About the Role
We are seeking a highly skilled Spark & Delta Lake Developer to join a critical data engineering initiative for a renowned global banking firm. This is a long-term opportunity with the potential for full-time onboarding, where you will contribute to the design and implementation of high-performance, scalable data solutions in a cloud-based data lakehouse environment.
Key Responsibilities
- Design and develop high-performance data pipelines using Apache Spark for both batch and real-time data processing
- Leverage Delta Lake architecture to build robust and scalable data solutions
- Optimize Spark jobs and pipelines for performance, scalability, and reliability
- Implement best practices for data ingestion, transformation, and storage in a cloud-optimized data lake environment
- Collaborate with data architects, DevOps teams, and platform engineers to deliver enterprise-grade data solutions
- Ensure data quality, governance, and security across all pipelines and workflows
- Participate in code reviews, documentation, and continuous integration/deployment processes
Required Skills and Qualifications
- 5–8 years of experience in big data and distributed computing
- Expertise in Apache Spark (RDD, DataFrame, Spark SQL, Spark Streaming)

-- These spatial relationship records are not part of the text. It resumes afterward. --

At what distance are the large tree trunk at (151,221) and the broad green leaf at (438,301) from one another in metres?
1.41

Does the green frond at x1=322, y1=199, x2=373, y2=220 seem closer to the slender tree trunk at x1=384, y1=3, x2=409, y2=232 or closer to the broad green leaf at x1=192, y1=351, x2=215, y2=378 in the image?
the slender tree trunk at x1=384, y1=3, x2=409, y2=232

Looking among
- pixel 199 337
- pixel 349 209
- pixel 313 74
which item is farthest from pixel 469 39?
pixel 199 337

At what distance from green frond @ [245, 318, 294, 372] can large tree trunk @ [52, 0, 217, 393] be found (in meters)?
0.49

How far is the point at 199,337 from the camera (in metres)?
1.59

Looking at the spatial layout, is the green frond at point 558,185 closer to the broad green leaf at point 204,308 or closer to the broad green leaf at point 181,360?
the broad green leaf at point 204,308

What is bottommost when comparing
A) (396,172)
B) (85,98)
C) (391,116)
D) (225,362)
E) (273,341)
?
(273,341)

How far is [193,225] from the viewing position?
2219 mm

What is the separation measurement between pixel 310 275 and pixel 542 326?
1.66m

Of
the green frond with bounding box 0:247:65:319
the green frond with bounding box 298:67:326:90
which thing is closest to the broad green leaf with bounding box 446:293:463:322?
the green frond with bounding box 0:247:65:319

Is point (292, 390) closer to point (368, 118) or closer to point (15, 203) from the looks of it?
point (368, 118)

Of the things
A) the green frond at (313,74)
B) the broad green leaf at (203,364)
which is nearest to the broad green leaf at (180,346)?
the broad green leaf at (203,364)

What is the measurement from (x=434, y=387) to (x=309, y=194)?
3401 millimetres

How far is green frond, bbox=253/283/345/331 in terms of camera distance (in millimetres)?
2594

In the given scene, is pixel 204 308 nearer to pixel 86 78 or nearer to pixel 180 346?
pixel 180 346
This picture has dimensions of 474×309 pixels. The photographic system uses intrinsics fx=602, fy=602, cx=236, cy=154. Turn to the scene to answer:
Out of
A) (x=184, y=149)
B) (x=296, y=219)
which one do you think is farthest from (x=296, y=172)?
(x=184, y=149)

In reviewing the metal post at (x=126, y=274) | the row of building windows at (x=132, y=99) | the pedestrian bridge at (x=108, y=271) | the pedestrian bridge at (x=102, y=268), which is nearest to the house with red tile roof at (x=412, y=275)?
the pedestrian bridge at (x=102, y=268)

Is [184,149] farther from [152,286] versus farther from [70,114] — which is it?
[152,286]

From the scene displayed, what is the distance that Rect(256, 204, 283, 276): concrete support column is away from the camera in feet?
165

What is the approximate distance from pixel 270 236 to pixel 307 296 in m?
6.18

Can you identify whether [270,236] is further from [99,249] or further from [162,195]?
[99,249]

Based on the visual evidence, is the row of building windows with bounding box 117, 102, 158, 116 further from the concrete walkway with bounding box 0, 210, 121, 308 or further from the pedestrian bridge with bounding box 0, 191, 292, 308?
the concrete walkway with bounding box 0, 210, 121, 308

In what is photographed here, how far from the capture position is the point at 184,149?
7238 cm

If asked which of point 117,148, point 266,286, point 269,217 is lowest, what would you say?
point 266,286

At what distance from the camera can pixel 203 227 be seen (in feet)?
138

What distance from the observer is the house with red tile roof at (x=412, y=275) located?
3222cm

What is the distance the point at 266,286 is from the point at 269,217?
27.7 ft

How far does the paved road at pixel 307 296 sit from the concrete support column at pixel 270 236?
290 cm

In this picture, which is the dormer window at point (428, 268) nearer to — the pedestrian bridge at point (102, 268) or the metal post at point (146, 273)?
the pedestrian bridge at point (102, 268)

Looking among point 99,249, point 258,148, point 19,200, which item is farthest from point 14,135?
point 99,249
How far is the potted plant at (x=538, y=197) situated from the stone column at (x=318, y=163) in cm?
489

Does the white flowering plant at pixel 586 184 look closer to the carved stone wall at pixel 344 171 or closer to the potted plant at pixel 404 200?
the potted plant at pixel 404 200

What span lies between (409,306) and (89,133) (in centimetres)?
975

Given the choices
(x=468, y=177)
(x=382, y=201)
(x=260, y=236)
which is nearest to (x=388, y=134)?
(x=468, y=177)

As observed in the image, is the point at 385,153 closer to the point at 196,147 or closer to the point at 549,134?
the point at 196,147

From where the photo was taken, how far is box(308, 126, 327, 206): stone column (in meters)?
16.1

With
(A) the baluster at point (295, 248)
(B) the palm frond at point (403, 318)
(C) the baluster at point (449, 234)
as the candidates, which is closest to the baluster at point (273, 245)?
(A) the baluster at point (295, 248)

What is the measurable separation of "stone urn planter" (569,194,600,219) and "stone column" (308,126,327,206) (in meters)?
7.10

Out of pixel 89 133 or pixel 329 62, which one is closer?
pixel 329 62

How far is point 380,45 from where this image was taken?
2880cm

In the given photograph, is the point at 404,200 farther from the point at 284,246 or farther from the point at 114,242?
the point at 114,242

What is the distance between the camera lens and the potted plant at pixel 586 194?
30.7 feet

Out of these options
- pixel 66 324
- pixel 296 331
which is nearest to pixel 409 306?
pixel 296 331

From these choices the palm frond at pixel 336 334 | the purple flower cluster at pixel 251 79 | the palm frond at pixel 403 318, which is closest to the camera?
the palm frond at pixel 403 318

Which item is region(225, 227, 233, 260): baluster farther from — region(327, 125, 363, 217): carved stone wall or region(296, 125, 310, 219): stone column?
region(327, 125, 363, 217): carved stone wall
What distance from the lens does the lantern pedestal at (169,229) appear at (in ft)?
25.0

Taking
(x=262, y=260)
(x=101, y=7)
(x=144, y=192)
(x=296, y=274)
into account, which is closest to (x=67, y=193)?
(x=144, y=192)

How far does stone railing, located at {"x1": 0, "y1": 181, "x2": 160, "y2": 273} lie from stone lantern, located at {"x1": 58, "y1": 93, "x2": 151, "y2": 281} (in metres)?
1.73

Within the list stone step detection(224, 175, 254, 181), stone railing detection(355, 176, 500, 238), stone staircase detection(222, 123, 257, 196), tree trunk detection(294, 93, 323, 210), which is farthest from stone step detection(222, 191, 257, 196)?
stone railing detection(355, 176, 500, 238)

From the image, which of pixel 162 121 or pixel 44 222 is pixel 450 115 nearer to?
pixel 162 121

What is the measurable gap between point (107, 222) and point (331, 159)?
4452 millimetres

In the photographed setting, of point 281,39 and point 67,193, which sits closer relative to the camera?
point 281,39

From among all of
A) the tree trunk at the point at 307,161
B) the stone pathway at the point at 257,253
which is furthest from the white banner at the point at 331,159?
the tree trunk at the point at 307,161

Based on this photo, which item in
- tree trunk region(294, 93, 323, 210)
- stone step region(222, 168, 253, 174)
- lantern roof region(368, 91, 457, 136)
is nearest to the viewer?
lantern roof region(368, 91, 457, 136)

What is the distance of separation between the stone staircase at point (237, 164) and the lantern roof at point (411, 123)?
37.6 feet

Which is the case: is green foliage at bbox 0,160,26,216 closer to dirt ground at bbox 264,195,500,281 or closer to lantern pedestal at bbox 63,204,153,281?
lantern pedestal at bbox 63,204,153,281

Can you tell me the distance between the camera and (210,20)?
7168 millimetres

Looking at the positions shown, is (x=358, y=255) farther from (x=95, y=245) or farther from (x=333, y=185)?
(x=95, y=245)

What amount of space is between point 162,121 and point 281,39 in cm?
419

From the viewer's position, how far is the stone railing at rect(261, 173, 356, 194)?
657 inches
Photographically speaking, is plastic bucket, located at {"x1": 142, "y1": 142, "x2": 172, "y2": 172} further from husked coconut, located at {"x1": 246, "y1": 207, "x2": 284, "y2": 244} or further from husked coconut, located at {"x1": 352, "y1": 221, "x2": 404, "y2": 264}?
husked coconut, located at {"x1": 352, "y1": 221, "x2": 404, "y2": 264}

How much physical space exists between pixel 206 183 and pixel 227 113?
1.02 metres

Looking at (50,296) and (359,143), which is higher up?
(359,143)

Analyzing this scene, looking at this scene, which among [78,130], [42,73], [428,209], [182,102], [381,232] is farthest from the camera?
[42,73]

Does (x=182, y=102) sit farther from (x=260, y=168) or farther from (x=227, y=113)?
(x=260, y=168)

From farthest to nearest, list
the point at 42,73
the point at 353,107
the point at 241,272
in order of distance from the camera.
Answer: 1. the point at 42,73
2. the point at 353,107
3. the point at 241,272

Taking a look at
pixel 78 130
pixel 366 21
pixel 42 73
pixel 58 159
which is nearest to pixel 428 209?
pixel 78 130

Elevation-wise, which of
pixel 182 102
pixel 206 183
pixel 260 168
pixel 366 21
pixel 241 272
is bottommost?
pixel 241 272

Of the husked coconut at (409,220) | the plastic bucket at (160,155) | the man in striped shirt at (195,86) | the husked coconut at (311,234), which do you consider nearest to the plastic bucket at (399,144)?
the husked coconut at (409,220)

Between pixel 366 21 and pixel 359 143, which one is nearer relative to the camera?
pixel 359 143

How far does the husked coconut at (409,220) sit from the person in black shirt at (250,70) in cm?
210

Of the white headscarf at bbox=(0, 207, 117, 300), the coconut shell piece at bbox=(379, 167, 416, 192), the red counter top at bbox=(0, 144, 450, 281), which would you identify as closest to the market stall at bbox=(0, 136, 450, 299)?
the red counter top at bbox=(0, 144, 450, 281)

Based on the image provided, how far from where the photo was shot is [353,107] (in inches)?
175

- Hands-on experience with Delta Lake and data lakehouse architecture
- Strong programming skills in Scala or PySpark
- Proficiency in data modeling, partitioning, and performance tuning
- Familiarity with cloud platforms such as AWS, Azure, or GCP
- Understanding of CI/CD pipelines and DevOps practices in data engineering
- Knowledge of data governance, security, and compliance frameworks
Nice to Have
- Experience with Databricks, Apache Airflow, or Kubernetes
- Banking or financial domain experience
- Certifications in Big Data or Cloud Technologies (e.g., Databricks Certified Developer, AWS Big Data Specialty)